Respecto de los dos dictámenes periciales de parte debe prevalecer el dictamen pericial judicial del que se desprende, en atención a la normativa administrativa aplicable al caso, que el nivel del ruido en decibelios durante el día ocasionados por la máquina de climatización en la vivienda  NUM003  y  NUM002  se encuentra por debajo del límite establecido en esa legislación administrativa.

Es cierto que ni lo resuelto en la vía administrativa ni los límites establecidos en la legislación administrativa no deben prejuzgar ni influir en lo que se resuelva en el pleito civil. Ahora bien, al igual que, si se sobrepasan los límites de ruido soportable establecido en la legislación administrativa, queda dispensado el demandante de probar las molestias que le ocasionan ese ruido.
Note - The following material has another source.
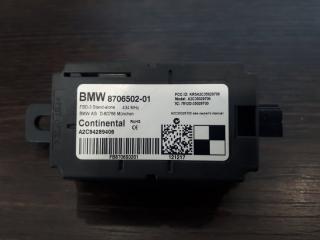 Запчасть дистанционное радиоуправление приемника BMW 3-Series 2016-2019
En el caso contrario, cuando el ruido está por debajo del límite de carácter administrativo debe entenderse que, en principio, no causa molestias, siendo a la parte demandante a quien le incumbe la carga de la prueba de desvirtuar esa ausencia de molestias. Siendo así que, en el presente proceso, no se han probado esas molestias. Téngase en cuenta que en un principio las molestias afectaban a muchas viviendas, habiéndose llevado a cabo, por el ocupante del local comercial, diversas obras de insonorización que han conducido a que la mayoría de los vecinos ya no tienen molestias, siendo tan solo dos los que denuncian esas molestias que no acreditan.